Tag 3. Oh, geliebte Routine! Wir schwingen uns in den Wagen als wäre es unser Job. Jeder Griff sitzt. Ich denke nicht mehr darüber nach, ob wir auch wirklich gut versichert sind. Wir sind im Flow.
Das Ziel ist Dinard, wo wir uns in der Stadt selbst, ganz kurz vor dem Ziel spektakulär verfahren und aus den Einbahnstraßen nicht mehr herausfinden. Wir sind zu erschöpft, um uns darüber zu ärgern – und trotzdem zwei weitere Plätze aufgestiegen. Dazwischen lagen verschlungene, einsame und auch uneinsehbare Wege, auf denen eine Geschwindigkeit von 40 oder 50 Stundenkilometer sich mindestens doppelt so schnell anfühlen. Wir sehen Mont Michel aus dem Atlantik aufragen wie eine Kulisse zu Game of Thrones und fahren mitten in einen Platzregen hinein, wo der Scheibenwischer auf der Fahrerseite seinen Geist aufgibt: Es ist herrlich!

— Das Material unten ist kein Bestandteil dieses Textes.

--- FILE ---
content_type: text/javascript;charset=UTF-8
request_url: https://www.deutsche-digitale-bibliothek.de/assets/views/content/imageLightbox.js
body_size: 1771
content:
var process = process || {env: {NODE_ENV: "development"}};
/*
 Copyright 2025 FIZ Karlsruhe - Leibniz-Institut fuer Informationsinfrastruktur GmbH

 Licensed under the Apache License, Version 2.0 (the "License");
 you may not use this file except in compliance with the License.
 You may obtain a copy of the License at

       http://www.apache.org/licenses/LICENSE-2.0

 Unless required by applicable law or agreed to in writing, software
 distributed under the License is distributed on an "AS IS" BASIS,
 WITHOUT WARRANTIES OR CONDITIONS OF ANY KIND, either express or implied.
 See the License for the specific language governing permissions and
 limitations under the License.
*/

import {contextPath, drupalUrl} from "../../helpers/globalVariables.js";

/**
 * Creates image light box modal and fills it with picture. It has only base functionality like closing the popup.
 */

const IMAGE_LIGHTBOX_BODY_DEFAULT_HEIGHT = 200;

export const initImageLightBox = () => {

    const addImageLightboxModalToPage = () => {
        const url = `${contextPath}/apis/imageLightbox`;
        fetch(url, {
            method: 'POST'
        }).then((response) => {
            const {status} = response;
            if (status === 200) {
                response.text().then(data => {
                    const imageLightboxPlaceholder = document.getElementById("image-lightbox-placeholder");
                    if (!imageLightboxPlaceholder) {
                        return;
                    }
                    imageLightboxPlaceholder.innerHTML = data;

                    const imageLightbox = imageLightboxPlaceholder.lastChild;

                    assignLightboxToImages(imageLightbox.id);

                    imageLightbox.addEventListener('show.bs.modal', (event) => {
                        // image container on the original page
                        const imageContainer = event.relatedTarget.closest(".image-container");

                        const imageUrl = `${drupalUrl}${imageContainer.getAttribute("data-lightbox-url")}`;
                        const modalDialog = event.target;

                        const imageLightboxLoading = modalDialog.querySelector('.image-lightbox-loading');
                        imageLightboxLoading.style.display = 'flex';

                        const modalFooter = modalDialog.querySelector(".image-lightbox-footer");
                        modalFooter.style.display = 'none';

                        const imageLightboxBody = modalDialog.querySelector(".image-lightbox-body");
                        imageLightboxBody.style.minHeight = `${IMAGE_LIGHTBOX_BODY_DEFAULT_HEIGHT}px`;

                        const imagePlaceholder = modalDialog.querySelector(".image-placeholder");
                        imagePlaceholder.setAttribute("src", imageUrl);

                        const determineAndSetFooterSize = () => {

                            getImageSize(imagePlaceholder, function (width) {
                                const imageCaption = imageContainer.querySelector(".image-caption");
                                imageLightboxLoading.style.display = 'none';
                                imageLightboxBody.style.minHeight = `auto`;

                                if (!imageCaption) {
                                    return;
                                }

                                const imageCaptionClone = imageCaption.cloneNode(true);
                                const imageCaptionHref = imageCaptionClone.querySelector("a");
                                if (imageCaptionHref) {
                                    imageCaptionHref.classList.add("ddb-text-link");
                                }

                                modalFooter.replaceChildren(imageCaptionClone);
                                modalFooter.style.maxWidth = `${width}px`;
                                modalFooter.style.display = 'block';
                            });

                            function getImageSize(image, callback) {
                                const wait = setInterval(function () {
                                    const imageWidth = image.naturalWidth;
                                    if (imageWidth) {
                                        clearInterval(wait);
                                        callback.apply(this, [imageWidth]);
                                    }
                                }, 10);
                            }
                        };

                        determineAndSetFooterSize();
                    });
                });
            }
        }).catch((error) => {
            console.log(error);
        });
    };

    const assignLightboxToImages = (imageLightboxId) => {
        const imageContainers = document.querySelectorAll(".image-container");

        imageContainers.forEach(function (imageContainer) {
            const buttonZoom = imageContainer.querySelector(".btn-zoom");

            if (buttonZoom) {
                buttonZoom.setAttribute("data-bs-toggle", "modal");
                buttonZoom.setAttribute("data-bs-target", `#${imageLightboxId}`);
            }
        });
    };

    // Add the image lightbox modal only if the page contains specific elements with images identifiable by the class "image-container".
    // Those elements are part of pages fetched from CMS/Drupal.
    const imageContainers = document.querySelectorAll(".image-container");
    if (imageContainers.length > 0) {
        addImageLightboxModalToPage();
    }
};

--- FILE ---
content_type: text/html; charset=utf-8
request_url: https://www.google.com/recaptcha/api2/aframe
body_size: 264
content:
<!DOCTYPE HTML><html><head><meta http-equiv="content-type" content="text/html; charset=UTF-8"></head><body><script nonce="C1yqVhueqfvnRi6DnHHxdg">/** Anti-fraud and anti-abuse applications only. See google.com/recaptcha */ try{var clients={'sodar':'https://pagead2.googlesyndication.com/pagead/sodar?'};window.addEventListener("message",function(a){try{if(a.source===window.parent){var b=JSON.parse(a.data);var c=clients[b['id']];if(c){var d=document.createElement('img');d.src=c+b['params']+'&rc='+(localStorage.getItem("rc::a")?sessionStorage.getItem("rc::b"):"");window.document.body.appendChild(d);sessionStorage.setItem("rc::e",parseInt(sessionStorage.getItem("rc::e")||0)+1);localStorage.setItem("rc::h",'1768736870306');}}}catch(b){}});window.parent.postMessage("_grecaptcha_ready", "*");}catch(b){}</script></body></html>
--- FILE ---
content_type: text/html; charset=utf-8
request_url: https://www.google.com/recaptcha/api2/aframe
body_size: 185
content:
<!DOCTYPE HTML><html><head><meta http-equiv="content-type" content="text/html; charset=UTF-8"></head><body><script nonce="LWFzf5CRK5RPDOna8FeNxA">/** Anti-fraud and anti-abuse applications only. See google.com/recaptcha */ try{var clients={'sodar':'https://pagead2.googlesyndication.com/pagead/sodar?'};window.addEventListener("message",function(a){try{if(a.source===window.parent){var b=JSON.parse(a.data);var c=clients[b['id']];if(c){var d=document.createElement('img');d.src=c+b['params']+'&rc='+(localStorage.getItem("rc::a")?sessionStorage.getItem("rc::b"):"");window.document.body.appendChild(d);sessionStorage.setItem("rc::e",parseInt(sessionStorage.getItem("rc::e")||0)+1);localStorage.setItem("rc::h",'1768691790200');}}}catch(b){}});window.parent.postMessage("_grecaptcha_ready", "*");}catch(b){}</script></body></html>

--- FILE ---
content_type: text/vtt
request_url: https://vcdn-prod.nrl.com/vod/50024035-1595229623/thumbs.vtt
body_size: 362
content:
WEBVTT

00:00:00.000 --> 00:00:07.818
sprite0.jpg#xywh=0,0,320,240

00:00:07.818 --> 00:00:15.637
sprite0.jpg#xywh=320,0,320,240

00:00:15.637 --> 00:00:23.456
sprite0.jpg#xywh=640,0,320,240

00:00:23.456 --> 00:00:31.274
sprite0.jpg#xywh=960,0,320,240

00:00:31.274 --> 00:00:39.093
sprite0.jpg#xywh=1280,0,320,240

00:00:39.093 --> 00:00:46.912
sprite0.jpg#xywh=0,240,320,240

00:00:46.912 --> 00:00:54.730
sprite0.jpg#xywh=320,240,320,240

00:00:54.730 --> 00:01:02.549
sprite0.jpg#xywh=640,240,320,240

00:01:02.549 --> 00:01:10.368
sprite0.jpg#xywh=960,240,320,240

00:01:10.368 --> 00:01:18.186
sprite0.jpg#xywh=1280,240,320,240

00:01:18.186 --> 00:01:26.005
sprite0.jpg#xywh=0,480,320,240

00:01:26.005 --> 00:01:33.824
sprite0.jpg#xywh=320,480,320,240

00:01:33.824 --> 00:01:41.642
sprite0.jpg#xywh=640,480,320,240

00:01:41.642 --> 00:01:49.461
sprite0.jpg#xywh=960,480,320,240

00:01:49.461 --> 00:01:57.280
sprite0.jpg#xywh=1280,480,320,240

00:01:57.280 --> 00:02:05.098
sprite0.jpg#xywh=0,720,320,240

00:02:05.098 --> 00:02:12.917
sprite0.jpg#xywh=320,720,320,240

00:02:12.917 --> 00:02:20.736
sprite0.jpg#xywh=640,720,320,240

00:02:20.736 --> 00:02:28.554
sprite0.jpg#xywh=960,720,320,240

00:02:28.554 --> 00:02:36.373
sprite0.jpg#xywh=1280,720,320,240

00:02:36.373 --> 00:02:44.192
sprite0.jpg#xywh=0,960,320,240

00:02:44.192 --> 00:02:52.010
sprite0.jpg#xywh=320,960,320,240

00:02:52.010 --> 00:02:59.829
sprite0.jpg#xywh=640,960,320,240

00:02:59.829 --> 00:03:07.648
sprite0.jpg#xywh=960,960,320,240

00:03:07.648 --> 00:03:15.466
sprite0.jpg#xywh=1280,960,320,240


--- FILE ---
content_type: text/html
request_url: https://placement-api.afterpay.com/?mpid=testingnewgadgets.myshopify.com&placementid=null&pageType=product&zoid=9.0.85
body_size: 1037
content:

Am nächsten Morgen muss ich abreisen. Es fühlt sich an als würde ich desertieren. Zusammen Rallye zu fahren, ist keine polygame Angelegenheit. Ming wird den Wagen zwei Tage später mit anderen, wechselnden Partnerinnen in La Baule durchs Ziel bringen müssen. Aus der Ferne überwache ich das Ranking über die App wie eine eifersüchtige Ex-Partnerin. Sie schickt mir im Gegenzug Fotos. Und siehe da: Nachdem ich weg bin, geht es mit Startnummer sieben bergab im Ranking. Schlussendlich landet unser silberner Porsche, nachdem einige Wagen aufgeben mussten, auf Platz 74 von 76 mit 16156 Fehlerpunkten. Natürlich hätten wir das gemeinsam besser hinbekommen, ist mein erster, leicht schäbiger Gedanke. Unsere Beziehung braucht eine zweite Chance. Bis dahin trainiere ich auf dem Fahrrad im Berliner Stoßverkehr an meinem inneren Gleichmut.